LETTER TO THE EDITOR: Reader questions true reason behind 2nd amendment
This is my first letter about guns. It is the result of listening to a gung-ho non-lawyer gun advocate who referenced the Second Amendment 22 times in a one hour debate about the current gun national debate over Parkland.
As is my usual reaction to such an emphasis on anything, I did some noodling and poking around the history of the Second Amendment, especially the 2008 U. S. Supreme Court ruling in D.C. v. Heller, which affirmed the right of individuals to own guns, written by Justice Antonio Scalia, who would have turned over in his grave if he had heard the interpretation of his very words even by a non-lawyer as “Mr. 22.”
The core of Scalia’s argument is that the Second does not confer “a right to keep and carry any weapon whatsoever.” The government, Scalia said, could properly ban “dangerous and unusual weapons.” The role of fully automatic weapons, sawed-off shotguns and bazookas is banned.
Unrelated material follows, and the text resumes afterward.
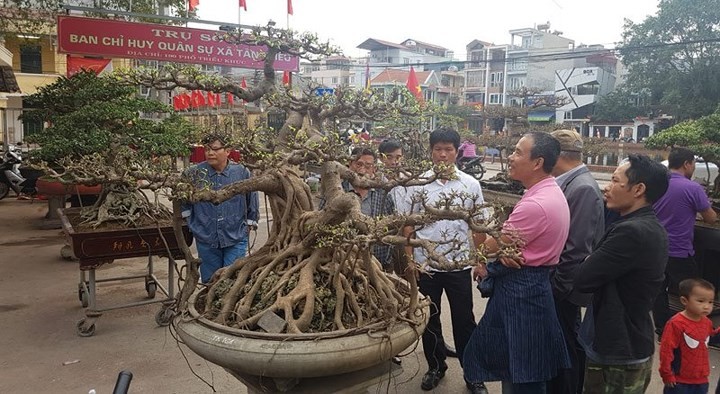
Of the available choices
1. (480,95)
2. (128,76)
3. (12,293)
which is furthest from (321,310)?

Assault rifles like one of my sons was trained with, the M-16 developed for use in Vietnam, and the civilian version of the M-16 is the AR-15 that fires high-speed, low-caliber rounds (in a 50-round magazine) that causes maximal damage within a human body, not to mention that it fires them very quickly, with little recoil. The AR-15 is designed to kill lots of people in just a few minutes. And it works exactly that way. How do I know? My son, and one of my neighbors who heads up our local police SWAT squad.
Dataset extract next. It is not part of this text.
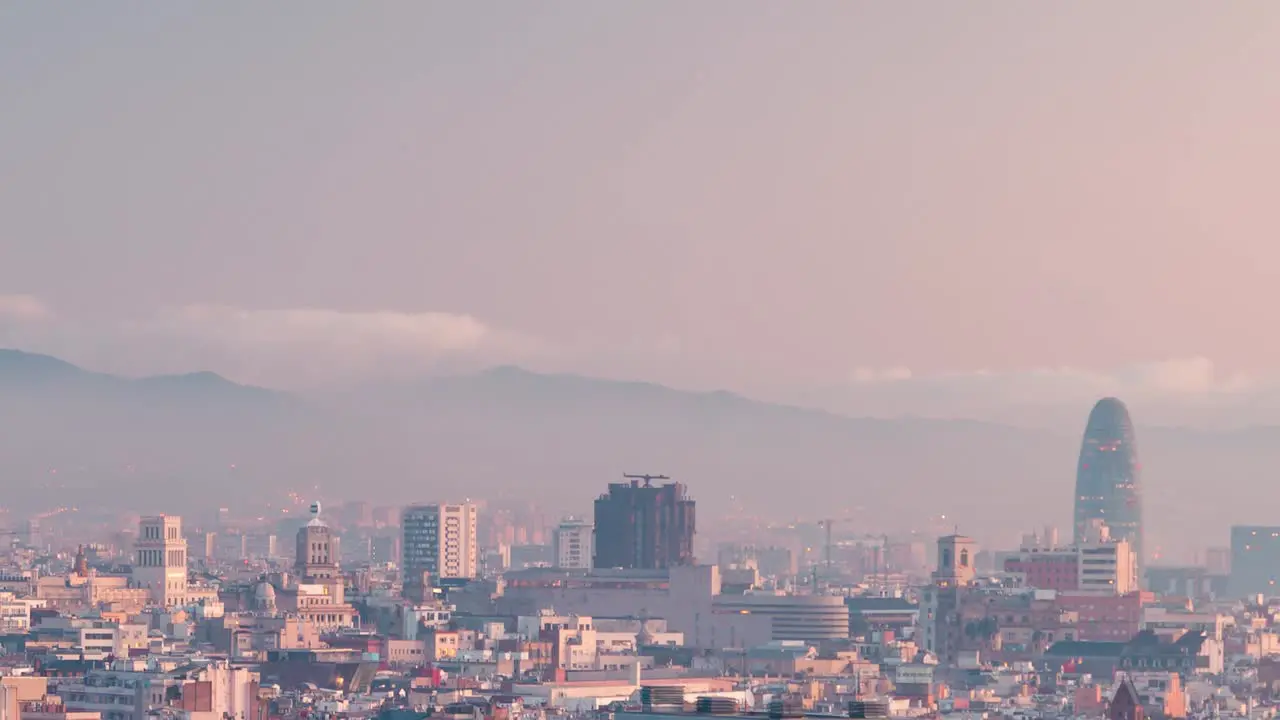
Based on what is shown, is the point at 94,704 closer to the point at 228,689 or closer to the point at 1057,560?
the point at 228,689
“What is our most basic right?”, I asked five different lawyers who are panel friends: “The first civil right of Americans is the right to be free of domestic violence was the composite answer I got. Without me asking, two of the five quickly said that as long as we have weapons such as the AR-15 that this right is “imperiled.”
Still trying to understand the other side, and I was born and raised in a Deep South gun culture where my father taught me to bird hunt at a very young age, I remembered that my father flew to Miami to see his first grandson that would carry the Paschal name. The night before he was to fly from Miami back to Atlanta, he asked to see my handgun. I showed it to him. He put it into his bag and took it home with him. He said, “Teach Keith to fish.” When he passed my brother wanted my gun as well as my father’s shotgun. I gave both to him. My Navy son, upon graduation from the Academy, turned in his M-16, and purchased the approved Lugar required of an officer. He still has it – locked up in his safe because he, too, has kids. We, of course, have had talks about guns.
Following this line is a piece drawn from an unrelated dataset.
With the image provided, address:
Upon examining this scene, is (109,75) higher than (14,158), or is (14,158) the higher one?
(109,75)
Now, I’m at the skinny of my understanding the American gun culture, and their 100% opposition to even the ammo used. First, I’ve heard hundreds of various disingenuous arguments, such as the Dud who resorted 22 times to the Second but John Davidson provides the core answer of all gun-control opposition in “The Federalist.com” just a few days ago. That is, the Second has never meant to simply protect hunting and self-defense. Absolutely not! “The right to bear arms stems from the right of revolution.” Weapons designed for killing as in war must always be legal for civilians to purchase in order for Americans to “overthrow their government if it becomes tyrannical.”
Therein we have the gun culture’s case, which is not based in Scalia’s opinion in Heller. Therefore, Davidson is wrong. This is the basis for the intractable opposition to any form of gun control.
Does gun ownership stem from a right to “revolution”? Do we have a right to “revolution”? The answer to both questions is NO!